StringTokenizer

Question

keanoppy 0 Light Poster

14 Years Ago

Hi all...i'm currently trying to manipulate strings from tokens. may i know how to eliminate a char from a token without splitting it?Below is some code that i tried.How can i eliminate a certain word after the tokens are set?

package autotextsum;
import java.util.*;
import java.util.StringTokenizer;

public class AutoTextSumm {
	public static void main(String[] args) {
		String s1;
                String sDelim = ".?!";

		StringTokenizer str1=new StringTokenizer("i like you very much.i do not hate you!i do.",sDelim);
		
		while(str1.hasMoreTokens()) {
                    s1=str1.nextToken();
                    s1=s1.trim();
                    System.out.println(s1+"\n");
		}
	}
}

from the above code, the sentences would be split into 3 tokens,which are:
i like you very much
i do not hate you
i do

how do i eliminate the word "do" from each of the tokens?without affecting the number of tokens involved?the output should be like this

i like you very much
i not hate you
i

Thanks in advance for your time^^

java

4 Contributors
10 Replies
260 Views
8 Hours Discussion Span
Latest Post 14 Years Ago Latest Post by keanoppy

All 10 Replies

NormR1 563 Posting Sage

14 Years Ago

how do i eliminate the word "do" from each of the tokens? without affecting the number of tokens involved?

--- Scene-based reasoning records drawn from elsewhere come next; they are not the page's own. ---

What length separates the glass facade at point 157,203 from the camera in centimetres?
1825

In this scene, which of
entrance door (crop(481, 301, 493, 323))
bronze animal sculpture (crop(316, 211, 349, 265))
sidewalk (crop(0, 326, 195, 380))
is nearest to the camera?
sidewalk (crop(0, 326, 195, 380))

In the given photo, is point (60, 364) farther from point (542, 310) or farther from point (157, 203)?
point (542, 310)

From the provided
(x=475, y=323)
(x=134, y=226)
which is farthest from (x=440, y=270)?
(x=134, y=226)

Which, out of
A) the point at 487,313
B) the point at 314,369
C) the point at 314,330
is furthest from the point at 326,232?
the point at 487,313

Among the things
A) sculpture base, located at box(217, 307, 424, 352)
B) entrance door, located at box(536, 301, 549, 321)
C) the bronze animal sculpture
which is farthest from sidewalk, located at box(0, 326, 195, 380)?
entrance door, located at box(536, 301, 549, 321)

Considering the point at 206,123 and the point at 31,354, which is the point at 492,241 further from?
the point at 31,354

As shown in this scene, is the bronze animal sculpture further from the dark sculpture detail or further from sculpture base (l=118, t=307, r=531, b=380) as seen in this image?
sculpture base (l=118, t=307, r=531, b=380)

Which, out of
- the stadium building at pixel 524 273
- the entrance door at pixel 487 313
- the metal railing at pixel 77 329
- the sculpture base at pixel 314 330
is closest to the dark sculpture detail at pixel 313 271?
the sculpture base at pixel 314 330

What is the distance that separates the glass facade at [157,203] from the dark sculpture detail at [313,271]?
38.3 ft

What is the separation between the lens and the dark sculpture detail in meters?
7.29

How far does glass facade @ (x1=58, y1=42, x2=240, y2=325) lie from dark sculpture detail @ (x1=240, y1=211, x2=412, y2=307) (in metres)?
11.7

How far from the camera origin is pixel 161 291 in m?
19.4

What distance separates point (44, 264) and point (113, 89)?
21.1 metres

Not sure I understand what you are asking. 'do' is a token.
It is not contained within any other tokens.
Are you asking how to remove one token ('do') from a list of tokens returned by nextToken();
Removing implies that you are saving all the tokens somewhere and that there are some tokens you do not want to save.
In that case, skip the save step if the token is not one you want to save.

The next part is harder:

without affecting the number of tokens involved

If there are two tokens: 'i' and 'do' and you remove one token then there will not be two tokens left. Can you explain what you mean by the number of tokens?

jon.kiparsky 326 Posting Virtuoso

14 Years Ago

since only single character should be a delimiter.

Check the API:

String[] split(String regex)
Splits this string around matches of the given regular expression.

Keanoppy - your code is actually pretty much right. All you need is to remove the substring "do" wherever it appears. As I said, split() is one way to do this. There's also a "replaceAll()" method in the String class that will do the job. Those are probably the two easiest ways I can think of to do this.

tong1 22 Posting Whiz

14 Years Ago

A nested while loop may do the job.
Here is the code:

import java.util.*;
import java.util.StringTokenizer;

public class AutoTextSumm {
  public static void main(String[] args) {
	String s1,s2;
        String sDelim = ".?!";
	StringTokenizer str1=new StringTokenizer("i like you very much.i do not hate you!i do.",sDelim);		
	while(str1.hasMoreTokens()) {  // get 3 sentense
           s1=str1.nextToken();
           s1=s1.trim();                  
           StringTokenizer str2=new StringTokenizer(s1, " ");                   
             while(str2.hasMoreTokens()){ // check each word
                s2=str2.nextToken();
                s2=s2.trim();
                if (s2.compareTo("do")!=0) // check word "do"
                System.out.print(s2+ " "); // print/store the valid words
              }
           System.out.println();
	 }
	}
}

Edited 14 Years Ago by tong1 because: n/a

Reply to this topic

Be a part of the DaniWeb community

We're a friendly, industry-focused community of developers, IT pros, digital marketers, and technology enthusiasts meeting, networking, learning, and sharing knowledge.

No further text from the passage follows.